Based on that data, the team developed an “anatomically accurate” 3D mathematical model of snake flight and conducted simulations of glides, both with and without undulation, incorporating inertial and aerodynamic effects. They found that while simulated glides without undulation could achieve some distance, such glides ultimately failed because of the destabilizing effects of pitching and rolling. By contrast, simulated glides that incorporated undulation stabilized the rotational motion, enabling a much longer glide. “This work demonstrates that aerial undulation in snakes serves a different function than known uses of undulation in other animals,” the authors concluded.

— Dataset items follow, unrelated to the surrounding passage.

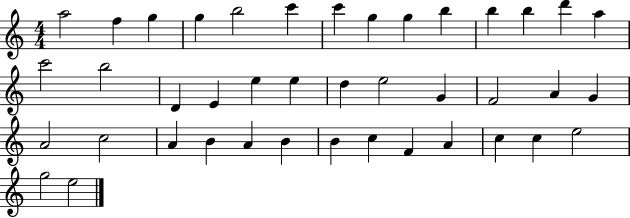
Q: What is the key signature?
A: C major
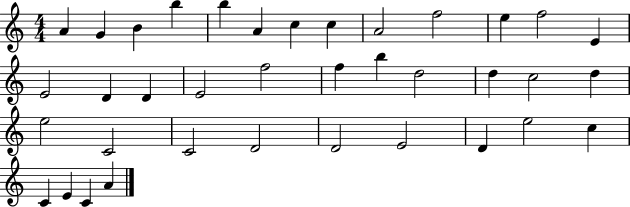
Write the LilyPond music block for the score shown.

{
  \clef treble
  \numericTimeSignature
  \time 4/4
  \key c \major
  a'4 g'4 b'4 b''4 | b''4 a'4 c''4 c''4 | a'2 f''2 | e''4 f''2 e'4 | \break e'2 d'4 d'4 | e'2 f''2 | f''4 b''4 d''2 | d''4 c''2 d''4 | \break e''2 c'2 | c'2 d'2 | d'2 e'2 | d'4 e''2 c''4 | \break c'4 e'4 c'4 a'4 | \bar "|."
}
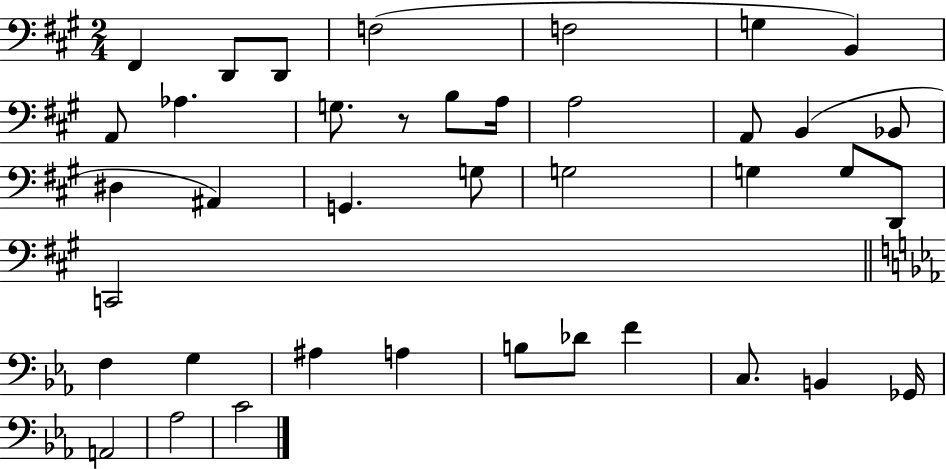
{
  \clef bass
  \numericTimeSignature
  \time 2/4
  \key a \major
  fis,4 d,8 d,8 | f2( | f2 | g4 b,4) | \break a,8 aes4. | g8. r8 b8 a16 | a2 | a,8 b,4( bes,8 | \break dis4 ais,4) | g,4. g8 | g2 | g4 g8 d,8 | \break c,2 | \bar "||" \break \key c \minor f4 g4 | ais4 a4 | b8 des'8 f'4 | c8. b,4 ges,16 | \break a,2 | aes2 | c'2 | \bar "|."
}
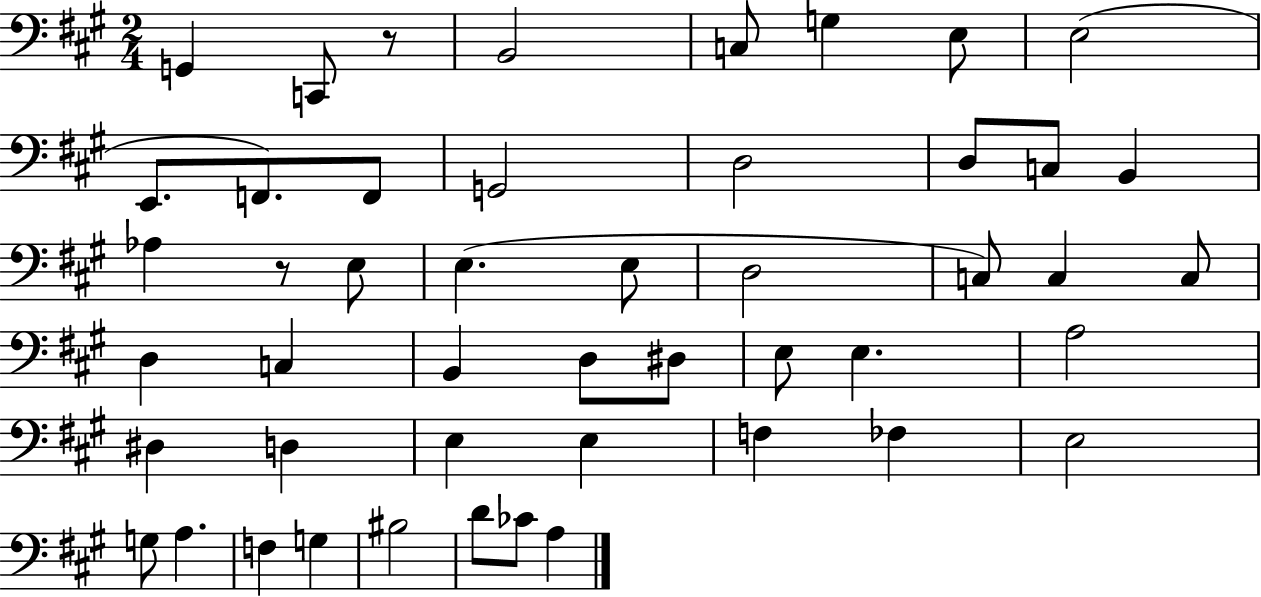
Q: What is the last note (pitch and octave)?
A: A3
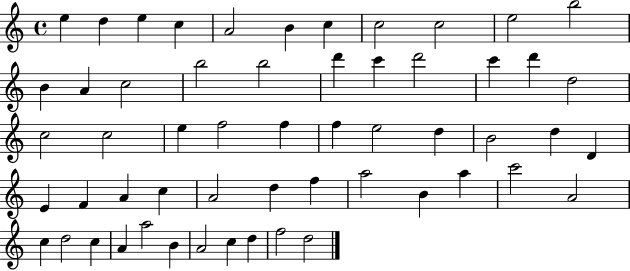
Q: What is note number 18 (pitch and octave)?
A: C6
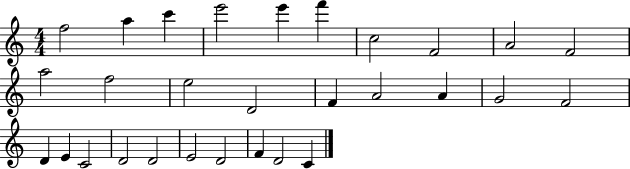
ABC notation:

X:1
T:Untitled
M:4/4
L:1/4
K:C
f2 a c' e'2 e' f' c2 F2 A2 F2 a2 f2 e2 D2 F A2 A G2 F2 D E C2 D2 D2 E2 D2 F D2 C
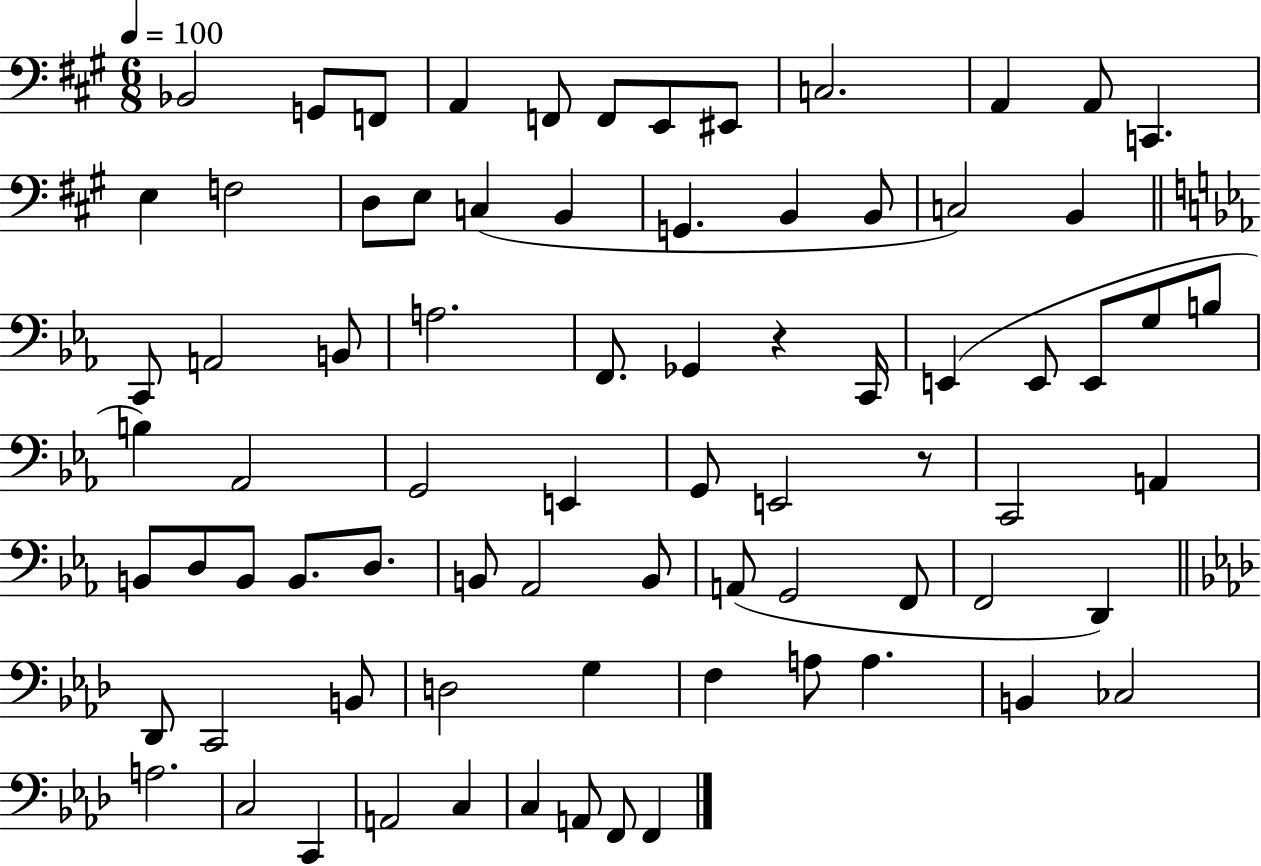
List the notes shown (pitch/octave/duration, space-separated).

Bb2/h G2/e F2/e A2/q F2/e F2/e E2/e EIS2/e C3/h. A2/q A2/e C2/q. E3/q F3/h D3/e E3/e C3/q B2/q G2/q. B2/q B2/e C3/h B2/q C2/e A2/h B2/e A3/h. F2/e. Gb2/q R/q C2/s E2/q E2/e E2/e G3/e B3/e B3/q Ab2/h G2/h E2/q G2/e E2/h R/e C2/h A2/q B2/e D3/e B2/e B2/e. D3/e. B2/e Ab2/h B2/e A2/e G2/h F2/e F2/h D2/q Db2/e C2/h B2/e D3/h G3/q F3/q A3/e A3/q. B2/q CES3/h A3/h. C3/h C2/q A2/h C3/q C3/q A2/e F2/e F2/q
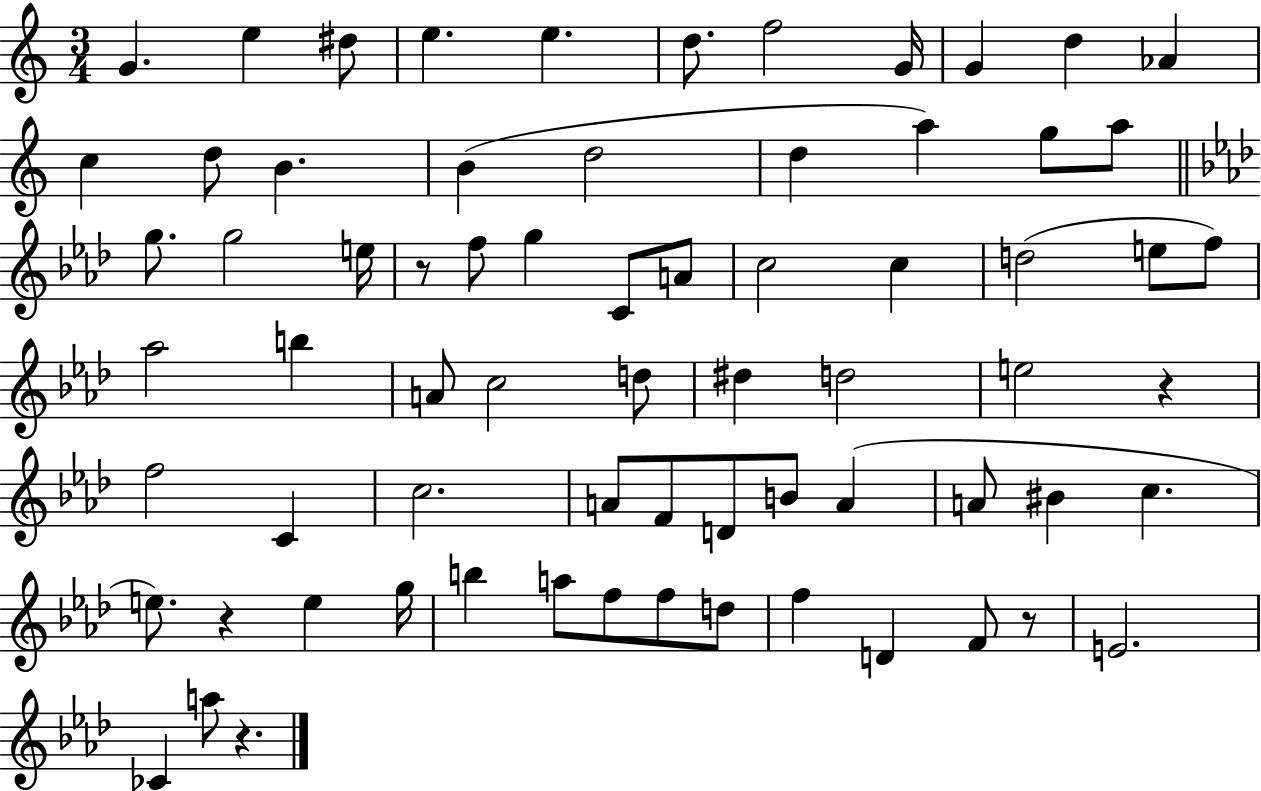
{
  \clef treble
  \numericTimeSignature
  \time 3/4
  \key c \major
  g'4. e''4 dis''8 | e''4. e''4. | d''8. f''2 g'16 | g'4 d''4 aes'4 | \break c''4 d''8 b'4. | b'4( d''2 | d''4 a''4) g''8 a''8 | \bar "||" \break \key aes \major g''8. g''2 e''16 | r8 f''8 g''4 c'8 a'8 | c''2 c''4 | d''2( e''8 f''8) | \break aes''2 b''4 | a'8 c''2 d''8 | dis''4 d''2 | e''2 r4 | \break f''2 c'4 | c''2. | a'8 f'8 d'8 b'8 a'4( | a'8 bis'4 c''4. | \break e''8.) r4 e''4 g''16 | b''4 a''8 f''8 f''8 d''8 | f''4 d'4 f'8 r8 | e'2. | \break ces'4 a''8 r4. | \bar "|."
}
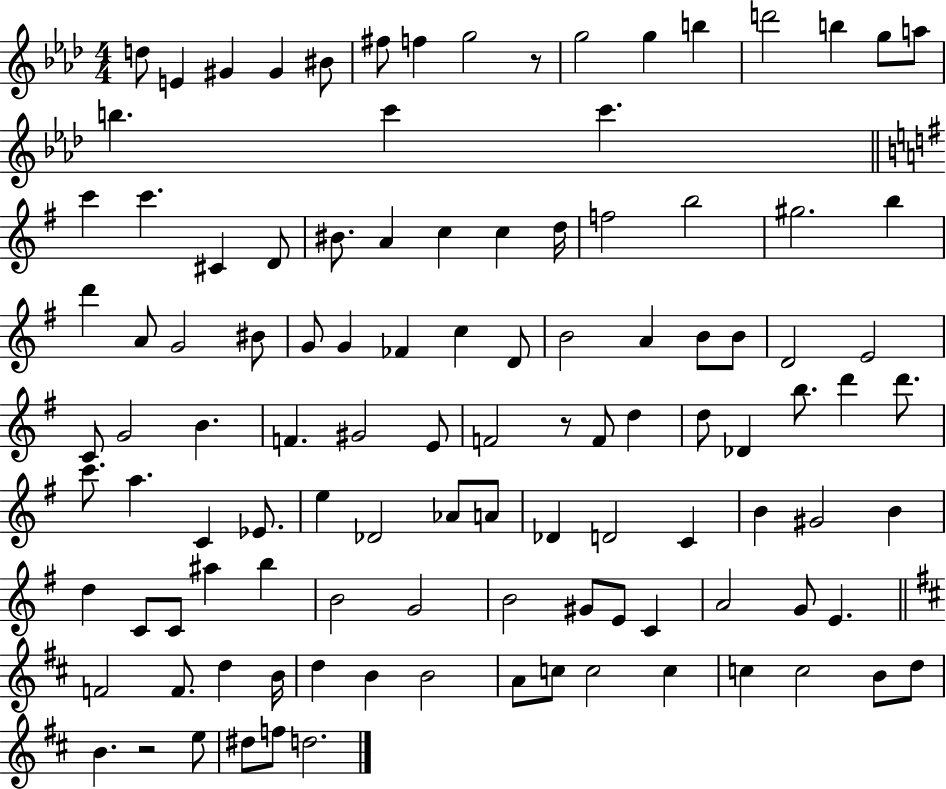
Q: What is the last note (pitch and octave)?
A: D5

There are caveats, of course. “Interpreting why animals have evolved certain shapes and behaviors, especially in relation to stability, must be treated with caution,” Jim Underwood of University of London wrote in an accompanying essay. “Merely showing that a certain snake gliding strategy is unstable is not quite sufficient to show that it cannot be a good one: were you to freeze an owl in an exactly lifelike gliding pose, there is still no way the bird can be thrown to achieve a stable glide.”
The work nonetheless should prove useful for the improved design of robots inspired by the movements of flying snakes. “The newly discovered kinematic components of aerial undulation… provide the theoretical basis for design of a bio-inspired flying snake robot that glides using aerial undulation as a control template,” the authors wrote, adding that this “should markedly simplify the control of a flying snakelike robot.”
Bonus: the same theoretical model will benefit Socha et al.’s further research on flying snakes.
DOI: Nature Physics, 2020. 10.1038/s41567-020-0935-4 (About DOIs).